● **EXERCISE INSTRUCTIONS**:
Rewrite the material below, replacing "camera" with "viewer" everywhere it appears and leaving everything else unchanged.

(Scene-based reasoning records)
______

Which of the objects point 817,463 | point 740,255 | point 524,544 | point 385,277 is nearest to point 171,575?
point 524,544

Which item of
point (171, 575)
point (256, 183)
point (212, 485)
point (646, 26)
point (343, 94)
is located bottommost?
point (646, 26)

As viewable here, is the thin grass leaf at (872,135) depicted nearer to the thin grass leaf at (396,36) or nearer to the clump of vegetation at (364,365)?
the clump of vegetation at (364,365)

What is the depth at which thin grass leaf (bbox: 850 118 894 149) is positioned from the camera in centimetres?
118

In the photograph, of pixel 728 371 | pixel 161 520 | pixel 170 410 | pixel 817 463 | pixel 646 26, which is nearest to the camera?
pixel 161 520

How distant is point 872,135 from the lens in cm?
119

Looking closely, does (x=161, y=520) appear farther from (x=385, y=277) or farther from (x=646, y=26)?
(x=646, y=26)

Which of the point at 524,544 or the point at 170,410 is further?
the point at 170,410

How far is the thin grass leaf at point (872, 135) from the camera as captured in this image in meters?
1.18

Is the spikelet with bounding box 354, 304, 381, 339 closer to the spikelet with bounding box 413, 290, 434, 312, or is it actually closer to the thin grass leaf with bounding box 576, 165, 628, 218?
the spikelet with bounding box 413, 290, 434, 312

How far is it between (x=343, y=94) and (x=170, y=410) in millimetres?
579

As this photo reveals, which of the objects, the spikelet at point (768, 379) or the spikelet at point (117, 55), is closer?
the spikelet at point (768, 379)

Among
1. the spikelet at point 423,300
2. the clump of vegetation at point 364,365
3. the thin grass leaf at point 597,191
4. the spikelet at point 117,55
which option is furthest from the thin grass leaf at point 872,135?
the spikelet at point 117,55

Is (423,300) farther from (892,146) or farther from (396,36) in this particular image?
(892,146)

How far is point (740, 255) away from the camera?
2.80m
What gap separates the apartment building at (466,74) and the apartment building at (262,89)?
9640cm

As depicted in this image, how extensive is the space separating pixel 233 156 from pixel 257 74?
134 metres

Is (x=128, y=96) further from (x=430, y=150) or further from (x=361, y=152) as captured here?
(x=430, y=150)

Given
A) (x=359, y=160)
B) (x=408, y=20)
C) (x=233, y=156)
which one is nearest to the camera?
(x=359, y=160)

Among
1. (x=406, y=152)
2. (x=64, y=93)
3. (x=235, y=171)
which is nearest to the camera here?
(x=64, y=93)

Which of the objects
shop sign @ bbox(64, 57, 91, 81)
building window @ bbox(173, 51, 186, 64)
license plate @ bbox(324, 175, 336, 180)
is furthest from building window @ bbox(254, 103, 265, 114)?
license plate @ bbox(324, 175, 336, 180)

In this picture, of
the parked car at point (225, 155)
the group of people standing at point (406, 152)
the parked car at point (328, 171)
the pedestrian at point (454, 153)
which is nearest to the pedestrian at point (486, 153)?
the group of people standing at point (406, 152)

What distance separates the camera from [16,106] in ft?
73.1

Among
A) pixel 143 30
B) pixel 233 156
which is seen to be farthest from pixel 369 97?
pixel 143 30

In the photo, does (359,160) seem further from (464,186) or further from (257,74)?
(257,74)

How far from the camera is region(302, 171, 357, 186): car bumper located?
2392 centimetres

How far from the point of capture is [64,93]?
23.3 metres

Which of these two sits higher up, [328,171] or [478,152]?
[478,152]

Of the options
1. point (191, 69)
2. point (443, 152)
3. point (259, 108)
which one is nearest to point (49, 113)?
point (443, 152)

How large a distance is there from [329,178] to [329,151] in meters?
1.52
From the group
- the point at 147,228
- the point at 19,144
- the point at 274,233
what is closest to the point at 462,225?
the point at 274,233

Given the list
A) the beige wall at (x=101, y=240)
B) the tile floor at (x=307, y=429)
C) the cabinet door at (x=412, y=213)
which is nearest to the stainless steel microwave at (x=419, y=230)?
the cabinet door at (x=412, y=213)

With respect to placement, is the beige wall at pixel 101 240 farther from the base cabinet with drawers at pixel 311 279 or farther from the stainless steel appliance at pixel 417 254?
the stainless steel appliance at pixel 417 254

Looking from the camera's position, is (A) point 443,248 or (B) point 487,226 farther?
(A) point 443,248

______

● **RESULT FOR THIS EXERCISE**:
Which of the objects point 817,463 | point 740,255 | point 524,544 | point 385,277 is nearest to point 171,575?
point 524,544

Which item of
point (171, 575)
point (256, 183)
point (212, 485)
point (646, 26)
point (343, 94)
is located bottommost?
point (646, 26)

As viewable here, is the thin grass leaf at (872,135) depicted nearer to the thin grass leaf at (396,36) or nearer to the clump of vegetation at (364,365)?
the clump of vegetation at (364,365)

What is the depth at which thin grass leaf (bbox: 850 118 894 149) is positioned from the viewer in centimetres?
118

In the photograph, of pixel 728 371 | pixel 161 520 | pixel 170 410 | pixel 817 463 | pixel 646 26, which is nearest to the viewer?
pixel 161 520

How distant is point 872,135 from the lens in cm?
119

Looking closely, does (x=161, y=520) appear farther from (x=385, y=277) or farther from (x=646, y=26)?
(x=646, y=26)

Which of the point at 524,544 or the point at 170,410 is further?
the point at 170,410

How far is the thin grass leaf at point (872, 135) from the viewer as captured in this image in meters?
1.18

Is the spikelet with bounding box 354, 304, 381, 339 closer to the spikelet with bounding box 413, 290, 434, 312, or is it actually closer to the thin grass leaf with bounding box 576, 165, 628, 218?
the spikelet with bounding box 413, 290, 434, 312

How far is it between (x=343, y=94) and (x=170, y=410) in millimetres?
579

As this photo reveals, which of the objects, the spikelet at point (768, 379) or the spikelet at point (117, 55), is closer?
the spikelet at point (768, 379)

Among
1. the spikelet at point 423,300
2. the clump of vegetation at point 364,365
3. the thin grass leaf at point 597,191
4. the spikelet at point 117,55
which option is furthest from the thin grass leaf at point 872,135?
the spikelet at point 117,55

Is (423,300) farther from (892,146) or farther from (396,36) in this particular image?
(892,146)

How far is point (740, 255) away from the viewer?
2.80m
What gap separates the apartment building at (466,74) and the apartment building at (262,89)?
9640cm

As depicted in this image, how extensive is the space separating pixel 233 156 from pixel 257 74?
134 metres

Is (x=128, y=96) further from (x=430, y=150) or further from (x=361, y=152) as captured here?
(x=430, y=150)

Given
A) (x=359, y=160)
B) (x=408, y=20)
C) (x=233, y=156)
which one is nearest to the viewer?
(x=359, y=160)

Among
1. (x=406, y=152)
2. (x=64, y=93)
3. (x=235, y=171)
which is nearest to the viewer here?
(x=64, y=93)

Which of the objects
shop sign @ bbox(64, 57, 91, 81)
building window @ bbox(173, 51, 186, 64)
license plate @ bbox(324, 175, 336, 180)
is furthest from building window @ bbox(254, 103, 265, 114)?
license plate @ bbox(324, 175, 336, 180)

In this picture, of
the parked car at point (225, 155)
the group of people standing at point (406, 152)
the parked car at point (328, 171)
the pedestrian at point (454, 153)
which is nearest to the pedestrian at point (486, 153)?
the group of people standing at point (406, 152)

What distance separates the viewer from [16,106] in ft?
73.1

Among
A) pixel 143 30
B) pixel 233 156
which is seen to be farthest from pixel 369 97?
pixel 143 30

In the photo, does (359,160) seem further from (464,186) or further from (257,74)?
(257,74)

How far from the viewer is region(302, 171, 357, 186): car bumper located?
2392 centimetres

How far from the point of capture is [64,93]?
23.3 metres

Which of these two sits higher up, [328,171] or [478,152]?
[478,152]

Of the options
1. point (191, 69)
2. point (443, 152)
3. point (259, 108)
which one is nearest to point (49, 113)?
point (443, 152)

How large a distance is there from [329,178] to [329,151] in meters?
1.52
From the group
- the point at 147,228
- the point at 19,144
- the point at 274,233
what is closest to the point at 462,225?
the point at 274,233

Given the list
A) the beige wall at (x=101, y=240)
B) the tile floor at (x=307, y=429)
C) the cabinet door at (x=412, y=213)
which is nearest to the stainless steel microwave at (x=419, y=230)?
the cabinet door at (x=412, y=213)

With respect to placement, is the beige wall at pixel 101 240 farther from the base cabinet with drawers at pixel 311 279 or farther from the stainless steel appliance at pixel 417 254?
the stainless steel appliance at pixel 417 254

Looking from the viewer's position, is (A) point 443,248 or (B) point 487,226 farther?
(A) point 443,248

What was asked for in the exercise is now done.